2. The Company’s original Certificate of Incorporation was filed with the Delaware Secretary of State on August 29, 2005, and has
never been amended (such Certificate of Incorporation, the “Certificate”).
3. Section 1 of Article IV of the Certificate is hereby amended and restated in its entirety to read as follows:
Section 1. Shares, Classes and Series Authorized. The total number of shares of all classes of capital stock which the
Corporation shall have authority to issue is eight million (8,000,000) shares, of which one million (1,000,000) shares shall be
preferred stock, par value one cent ($.01) per share (the “Preferred Stock”), and seven million (7,000,000) shares shall be
common stock, par value one cent ($.01) per share (the “Common Stock”). The Preferred Stock and Common Stock are
sometimes hereinafter, collectively, referred to as the “Capital Stock.”

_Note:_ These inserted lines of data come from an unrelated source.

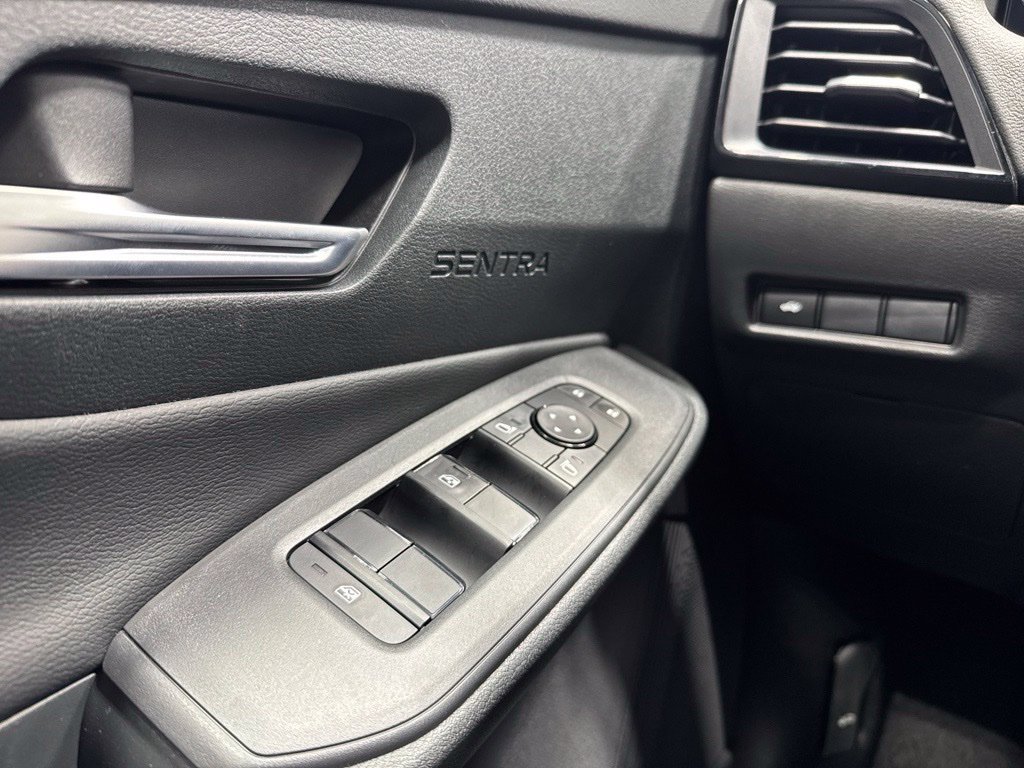 New 2027 Nissan Sentra SV w/ Floor Mat Package FWD image 9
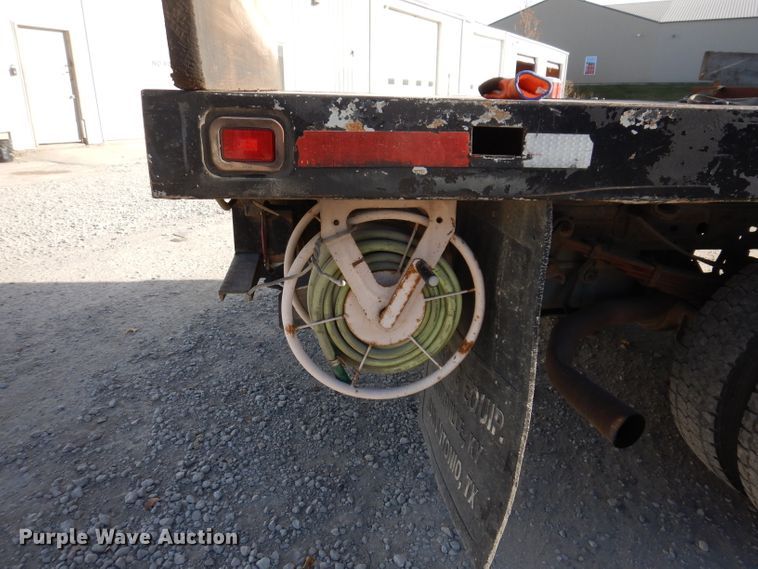 image for item KH9152 2007 Ford F450 Super Duty  flatbed truck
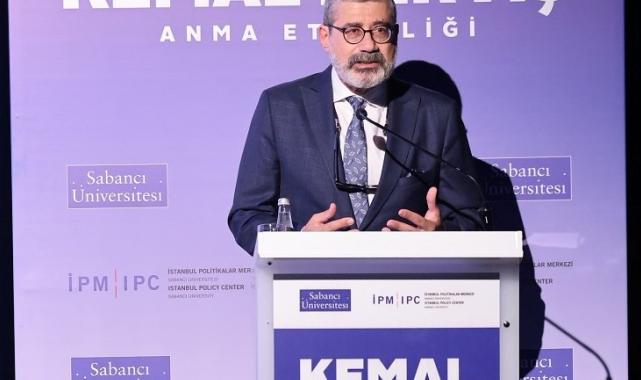 Kemal Derviş vefatının birinci yılında törenle anıldı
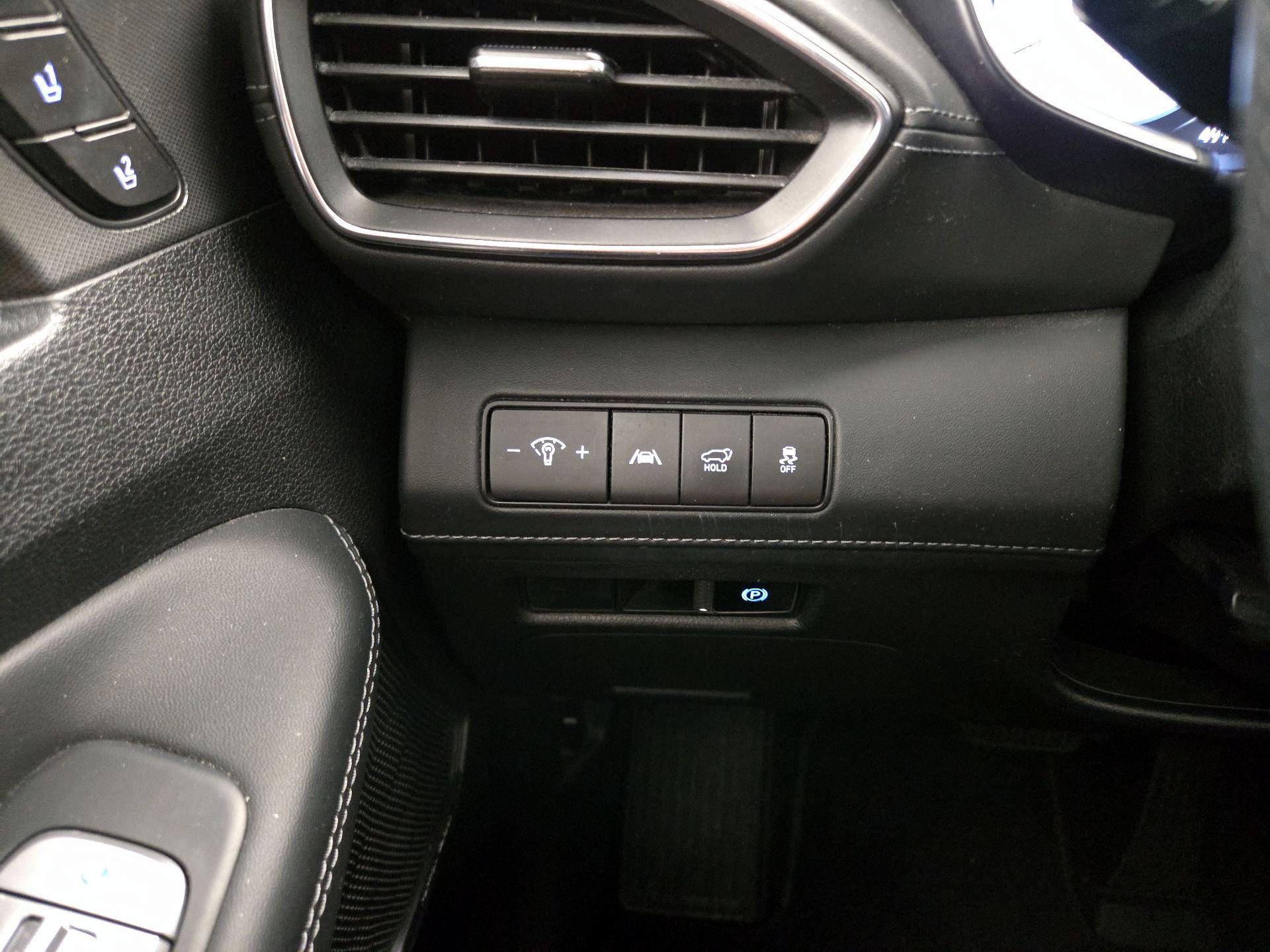 Thumbnail: 2022 Hyundai Santa Fe - 13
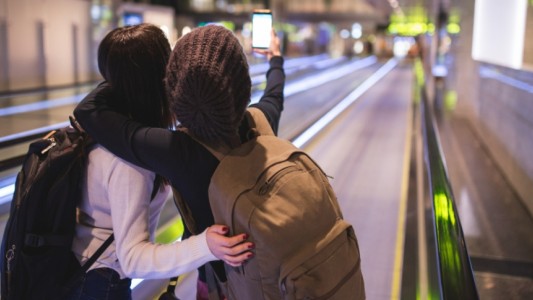 Horror en India: dos chicas de 17 años publicaron una selfie antes de quitarse la vida juntas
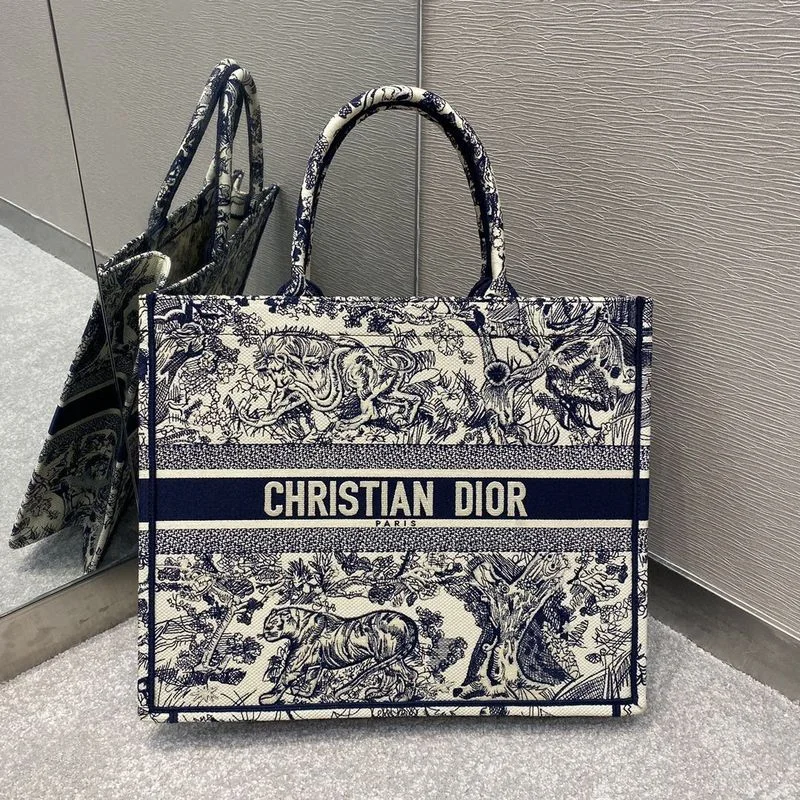 Christian Dior Saddle bags with a patent leather finish for a shiny lookChristian Dior  Bags - 4137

4. The amendment set forth herein has been duly approved and adopted by the Board of Directors of the Company.
5. The necessary number of issued and outstanding shares of capital stock of the Company required by the DCGL to approve the
amendment set forth herein were voted in favor of the amendment at the Company’s annual meeting held on February 19, 2009.
6. The amendment was duly adopted in accordance with the provisions of Section 242 of the DCGL.
IN WITNESS WHEREOF, the Company has caused this Certificate of Amendment to be signed by Stephen Dowd, its Senior Vice President
and Chief Financial Officer, this 20th day of February, 2009.